The first windmill   was  invented  in  the  seventh   century   in Afghanistan, where waterpower was lacking.  The rotor turned on a vertical axis, a design that spread throughout much of Asia.  The Muslims never adopted the European windmill, with its  horizontal axis,  although  the Crusaders erected such  windmills  in  their castles.
The  more  powerful  vertical wheels came  in  two  designs: undershot and overshot.  The former is a paddle wheel that  turns under  the impulse of the current.  The overshot  wheel  receives water  from above, often from specially constructed channels;  it thus adds the impetus of gravity to that of the current.

List of Mechanical Devices of Medieval Islam

1.      Wind-powered fountain

In the 9th century, the Banū Mūsā brothers designed the earliest known wind-powered fountains. Their Book of Ingenious Devices described the construction of several wind-powered fountains, one of which incorporated a worm-and-pinion gear.











2.       Mercury-powered automata

One of the clocks invented by Ibn Khalaf al-Muradi in 11th-century Spain incporated a "complicated and ingenious system which, at the top of each hour, puts into motion a series of mechanical automata, including mechanical snakes, women and men which function through a system based on water, mercury and pulleys.”

3.    Programmable humanoid robot band

Al-Jazari (1136–1206) created the first recorded designs of a programmable humanoid robot in 1206, as opposed to the non-programmable automata in ancient times. Al-Jazari's robot was originally a boat with four automatic musicians that floated on a lake to entertain guests at royal drinking parties.

4.    Peacock fountain with automated humanoid servants


Al-Jazari's "peacock fountain" was a sophisticated hand washing device featuring humanoid automata as servants which offer soap and towels.











5.    Bayonet fitting

Al-Jazari's candle clock in 1206 employed, for the first time, a bayonet fitting, a fastener mechanism still used in modern times.

6.    Boiler with tap
The Banu Musa brothers' Book of Ingenious Devices describes a boiler with a tap to access hot water. The water is heated through cold water being poured into a pipe which leads to a tank at the bottom of the boiler, where the water is heated with fire. A person can then access hot water from the boiler through a tap.

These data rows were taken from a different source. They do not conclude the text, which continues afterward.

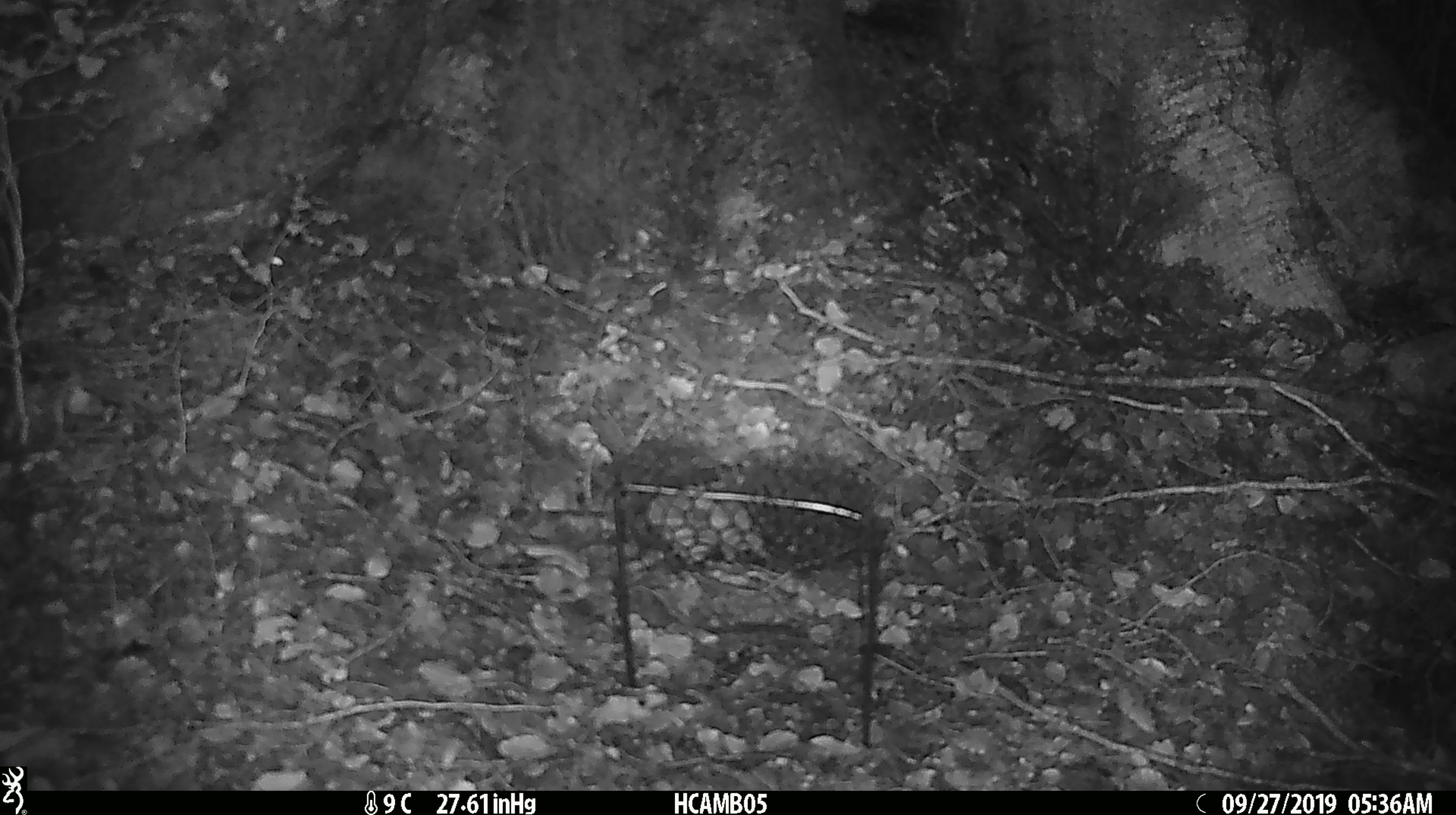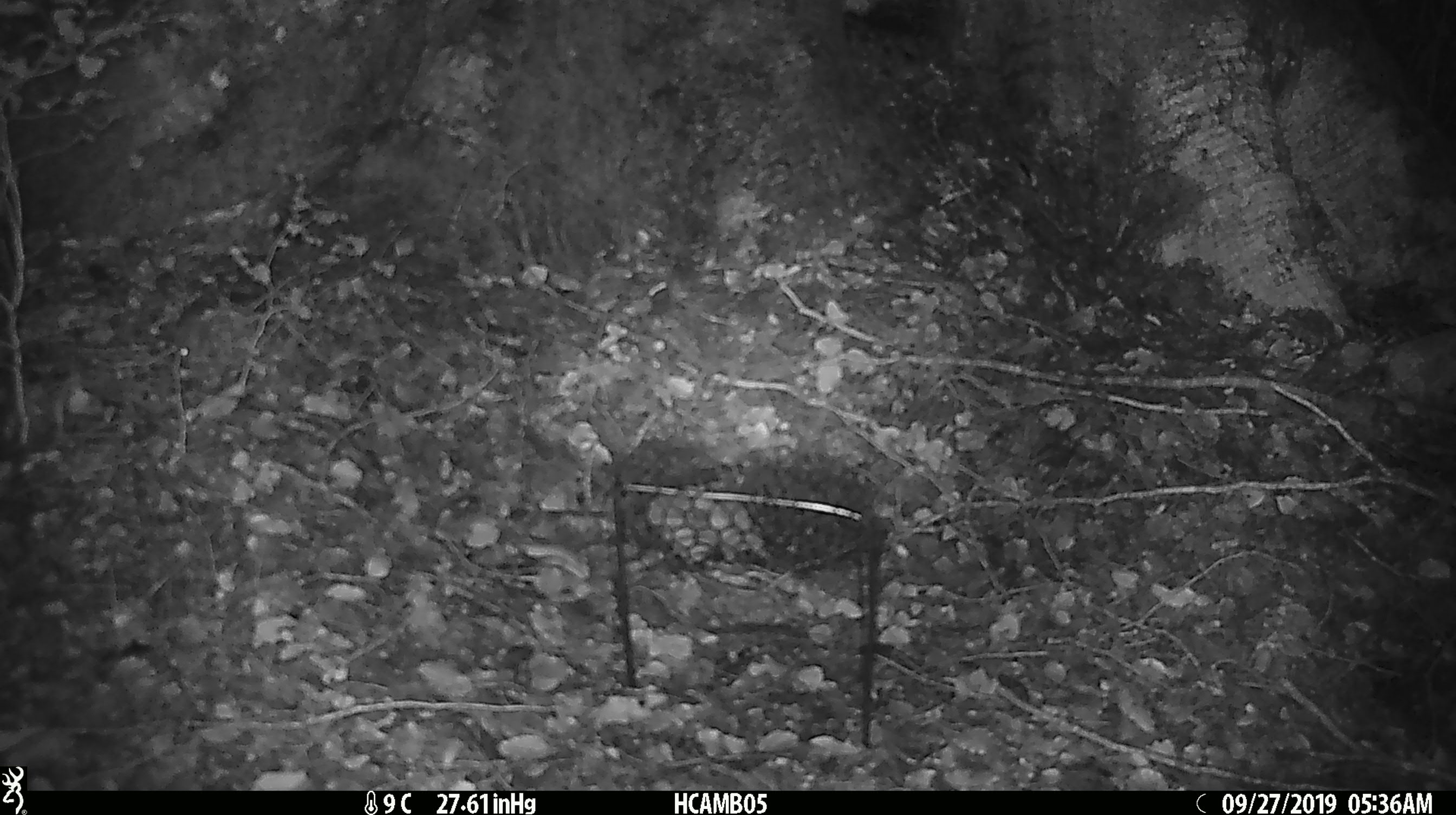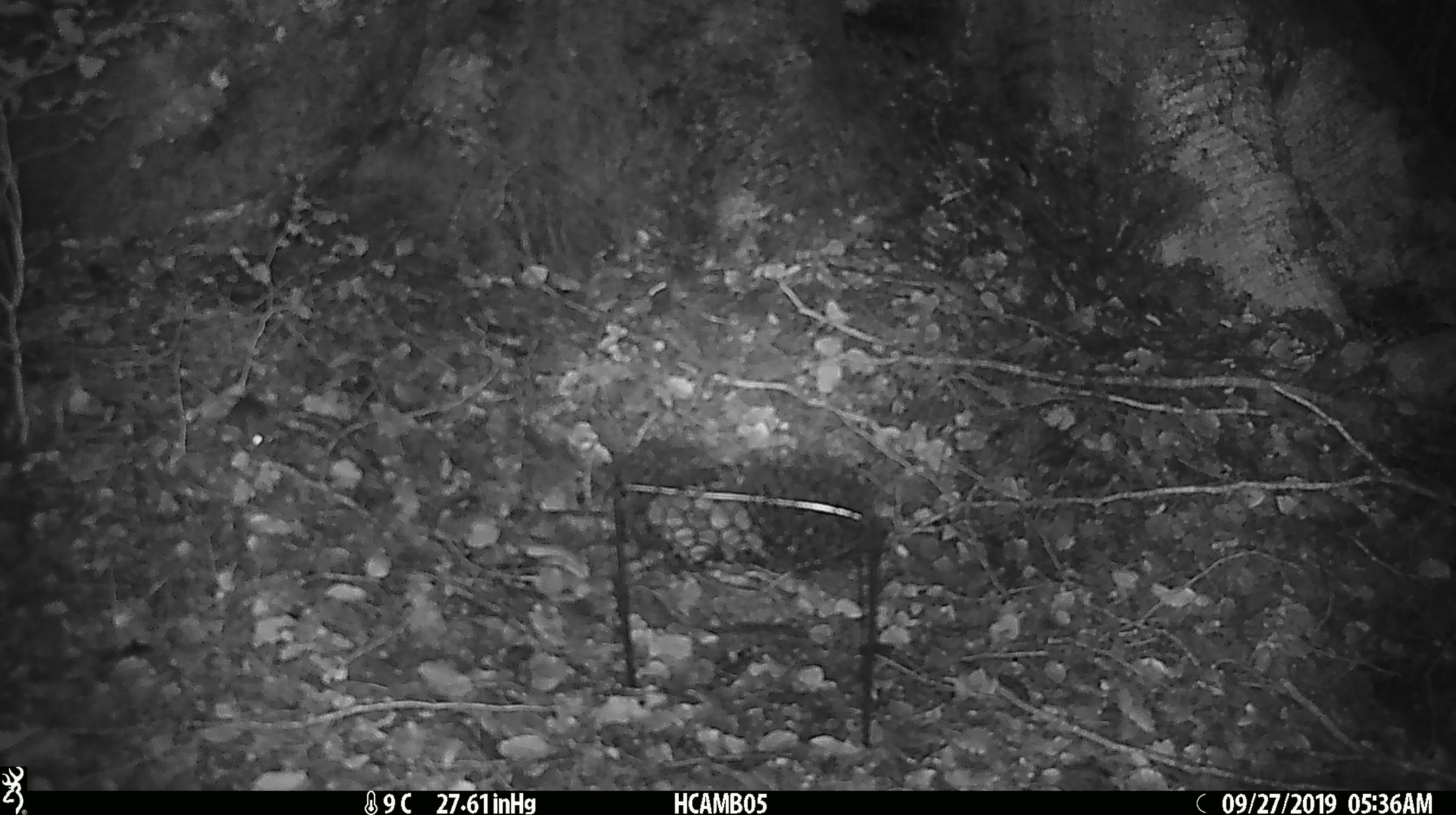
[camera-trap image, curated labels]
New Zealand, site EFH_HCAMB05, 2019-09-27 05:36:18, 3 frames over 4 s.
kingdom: Animalia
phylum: Chordata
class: Mammalia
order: Rodentia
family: Muridae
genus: Mus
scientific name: Mus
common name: mouse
Mouse (Mus).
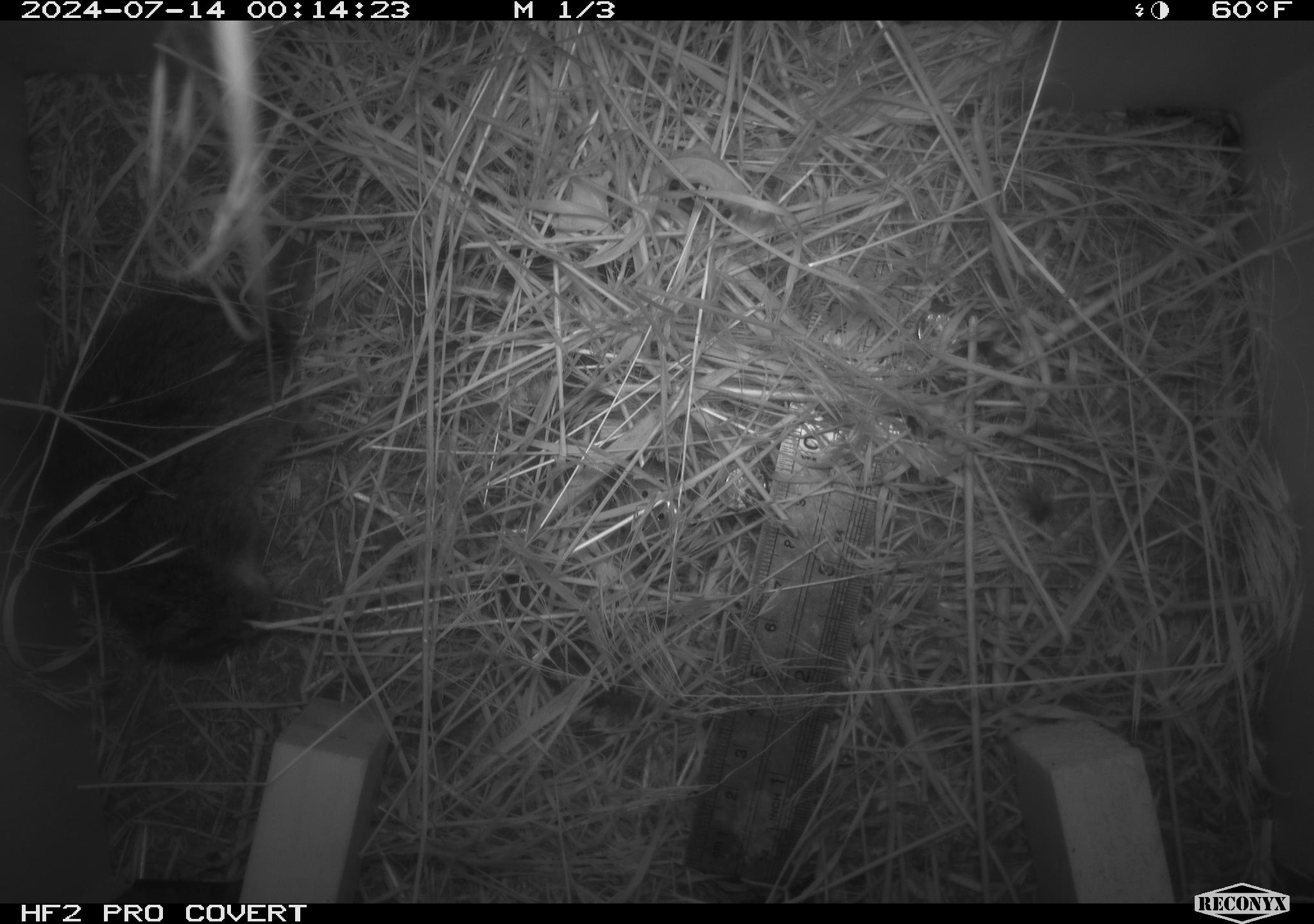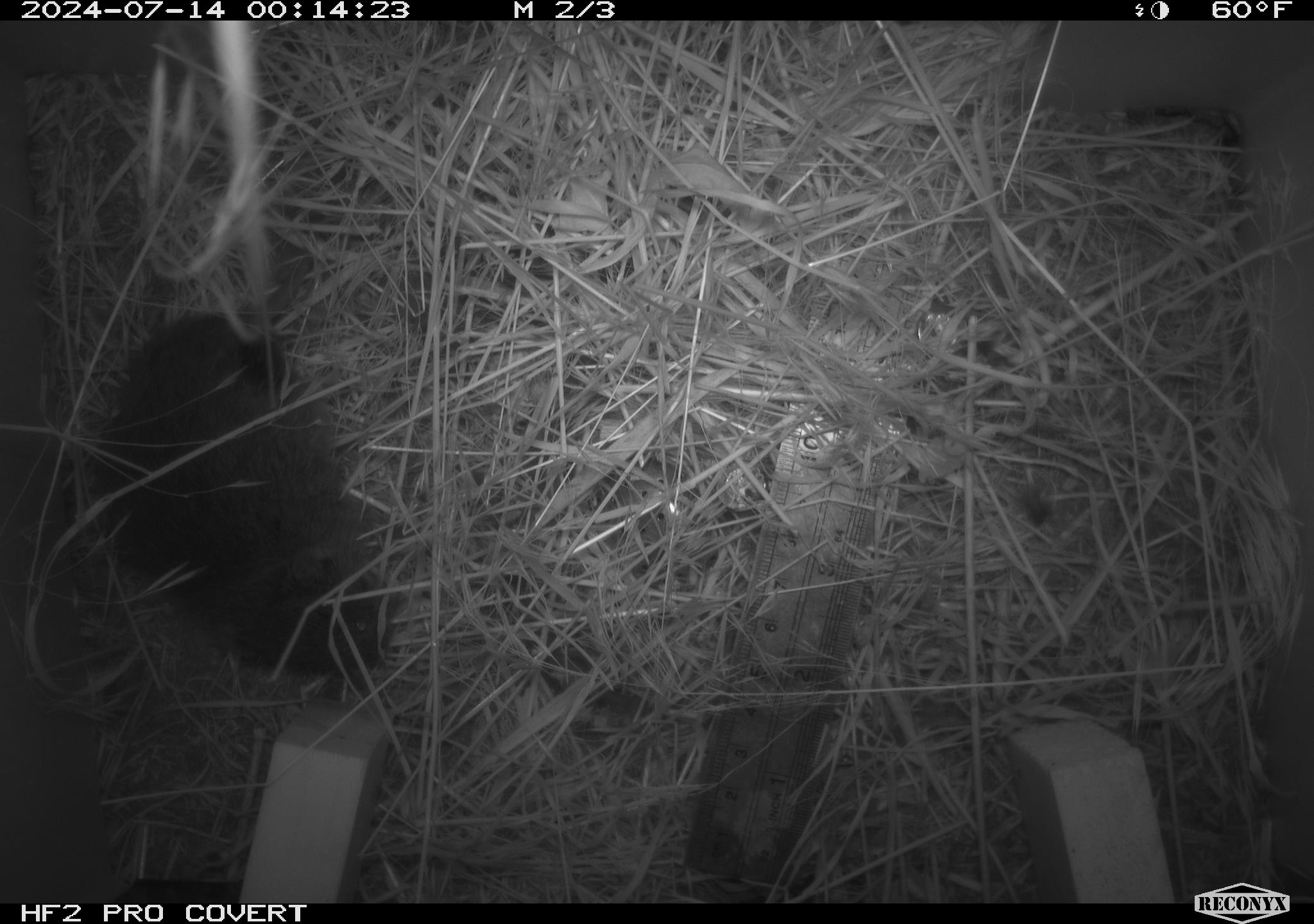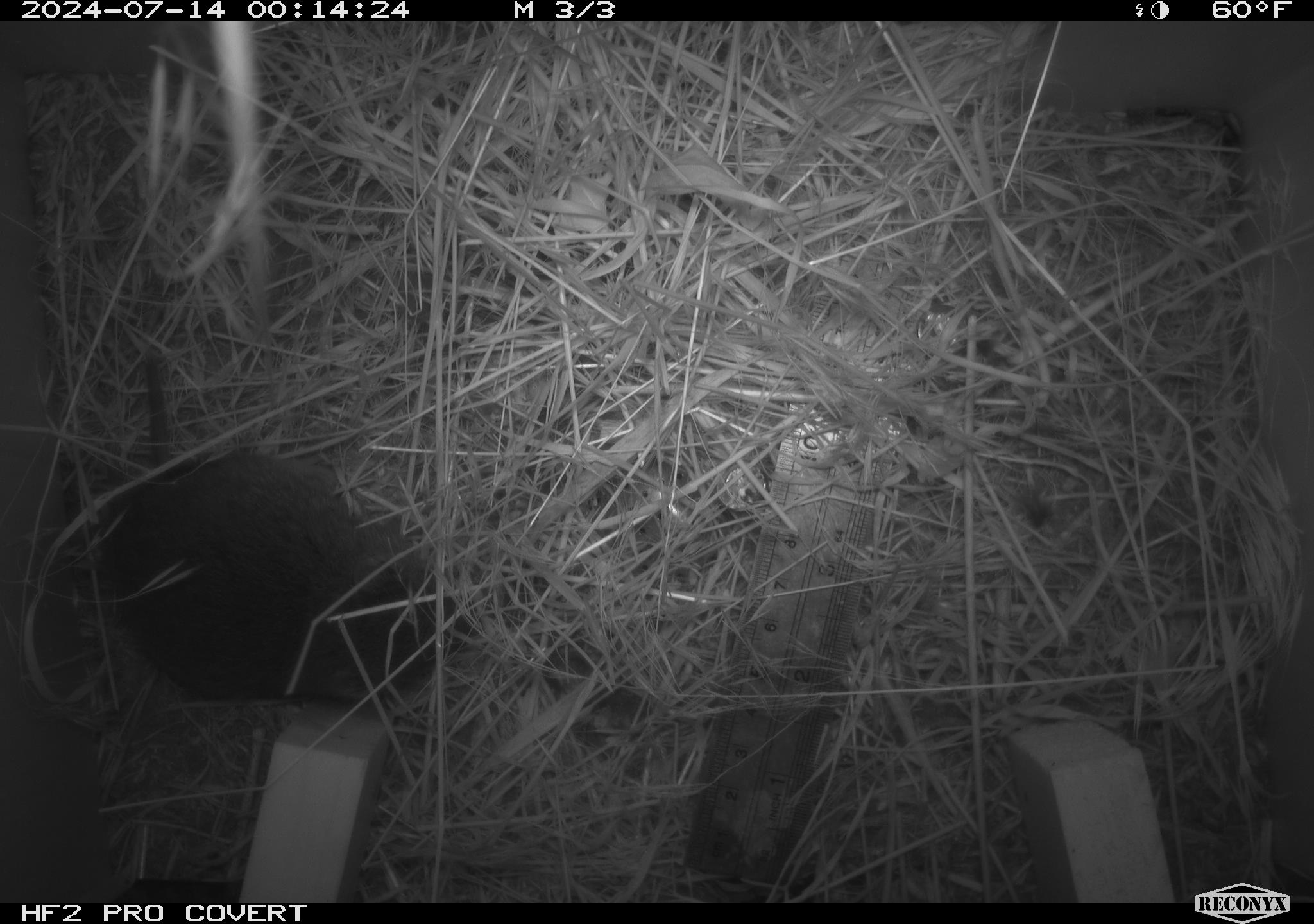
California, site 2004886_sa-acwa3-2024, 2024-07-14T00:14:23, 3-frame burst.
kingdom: Animalia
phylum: Chordata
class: Mammalia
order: Rodentia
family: Cricetidae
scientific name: Arvicolinae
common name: voles, lemmings, and muskrats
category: arvicolinae subfamily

7.    Bolted lock and mechanical controls

According to Donald Routledge Hill, Al-Jazari first described several early mechanical controls, including "a large metal door...and a lock with four bolts."


8.    Conical valve

This was a mechanism developed by the Banu Musa and of particular importance for future developments. It was used in a variety of different applications, including its use as "in-line" components in flow systems, the first known use of conical valves as automatic controllers.



9.     Crank-slider mechanism
A crank-driven water pump by Al-Jazari employed the first known crank-slider mechanism.

10.    Elevated battering ram

In 1000, the Book of Secrets by the Arab engineer Ibn Khalaf al-Muradi in Islamic Spain described the use of an elevator-like lifting device, in order to raise a large battering ram to destroy a fortress.







11.   Fountain pen
The earliest historical record of a reservoir pen dates back to the 10th century. In 953, Al-Muizz Lideenillah, the caliph of Egypt, demanded a pen which would not stain his hands or clothes, and was provided with a pen which held ink in a reservoir and delivered it to the nib, though the method of operation is unknown and no examples survive.




12.   Gate operator
The first automatic doors were created by Hero of Alexandria and Chinese engineers under Emperor Yang of Sui prior to Islam. This was followed by the first hydraulics-powered automatic gate operators, invented by Al-Jazari in 1206.Al-Jazari also created automatic doors as part of one of his elaborate water clocks.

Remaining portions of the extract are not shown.